Мистер Эдвин мерз. Он вдруг почувствовал себя ненужным, брошенным, старым,
слишком старым, дряхлым стариком, каким он и был на самом деле. Всем своим
старым, но и теперь еще по-юношески стройным телом он вжался в мягкую
обивку сиденья, словно хотел уползти. Поля его черной шляпы терлись о
подушки, он снял шляпу, легкую как пушинка, изделие с Бонд-стрит, и
положил на колени. Длинные шелковистые седые волосы Эдвина были тщательно
расчесаны на пробор. Благородное лицо, в котором угадывались аскетизм,
самообладание и собранность, стало сердитым. Черты заострились, он стал
похож на старого хищного коршуна. Секретарь консульства и литературный
импресарио Американского клуба, посланные на вокзал встретить мистера
Эдвина, сидели впереди на откидных сиденьях, они нагибались к нему, считая
своим долгом вести с ним беседу и развлекать лауреата, знаменитость,
диковинное животное. Они ему указывали на мнимые достопримечательности
города, объясняли, где и когда состоится его доклад, болтали - создавалось
впечатление, будто уборщицы непрерывно шлепают мокрыми тряпками по
пыльному полу. Эдвин убедился, что эти господа говорят на самом обычном
жаргоне. Это его раздражало. Временами, приобщаясь к прекрасному, мистер
Эдвин любовно пользовался обыденной лексикой, но в устах благовоспитанных
господ, принадлежавших к той же, что и он, социальной среде (Моя
социальная среда, какая среда? одинаковое отношение ко всем, посторонний
наблюдатель, вне классов, вне группировок), этот жаргон, американский
язык, тягучий, как жевательная резинка, угнетал его, раздражал и злил.

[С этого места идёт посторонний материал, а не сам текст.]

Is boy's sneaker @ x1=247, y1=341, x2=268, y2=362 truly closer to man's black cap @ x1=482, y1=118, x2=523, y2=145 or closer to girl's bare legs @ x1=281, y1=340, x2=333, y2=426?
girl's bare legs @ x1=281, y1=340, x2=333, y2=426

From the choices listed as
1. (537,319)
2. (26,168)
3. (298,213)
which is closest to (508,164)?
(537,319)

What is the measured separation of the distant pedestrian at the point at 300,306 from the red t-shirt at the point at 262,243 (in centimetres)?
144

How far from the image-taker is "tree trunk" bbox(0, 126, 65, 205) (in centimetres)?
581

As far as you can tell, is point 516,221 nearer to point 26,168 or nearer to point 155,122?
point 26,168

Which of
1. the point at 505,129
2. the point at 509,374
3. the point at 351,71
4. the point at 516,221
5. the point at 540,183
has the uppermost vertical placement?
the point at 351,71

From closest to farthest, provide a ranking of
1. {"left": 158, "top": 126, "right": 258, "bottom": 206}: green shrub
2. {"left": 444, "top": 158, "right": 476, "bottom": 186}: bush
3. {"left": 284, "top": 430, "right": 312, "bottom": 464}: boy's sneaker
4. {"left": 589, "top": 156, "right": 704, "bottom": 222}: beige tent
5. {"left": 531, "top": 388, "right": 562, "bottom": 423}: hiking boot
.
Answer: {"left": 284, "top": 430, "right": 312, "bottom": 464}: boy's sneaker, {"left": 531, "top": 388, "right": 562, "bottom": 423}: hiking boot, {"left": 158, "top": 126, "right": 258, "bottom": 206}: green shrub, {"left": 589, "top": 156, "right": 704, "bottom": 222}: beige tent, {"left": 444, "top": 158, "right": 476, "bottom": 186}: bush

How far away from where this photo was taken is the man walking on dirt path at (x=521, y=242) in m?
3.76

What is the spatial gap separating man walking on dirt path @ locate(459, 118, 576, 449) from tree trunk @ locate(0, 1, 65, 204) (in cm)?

Эдвин еще глубже забился в угол машины. Что несет он этой стране, стране
Гете, Винкельмана, Платена, что несет он ей? Они будут внимательны и,
возможно, мнительны, эти побежденные, они будут настороже, уже воспряв от
несчастья, пугливы и подозрительны - ведь они были на краю бездны,
заглянули смерти в глаза. Есть ли у него миссия, несет ли он утешение,
объясняет ли людское страдание? Он собирался говорить о бессмертии, о
вечности духа, о неумирающей душе западного мира - что же теперь? Теперь
его охватило сомнение. Его миссия была бездушной, его знание - избранным.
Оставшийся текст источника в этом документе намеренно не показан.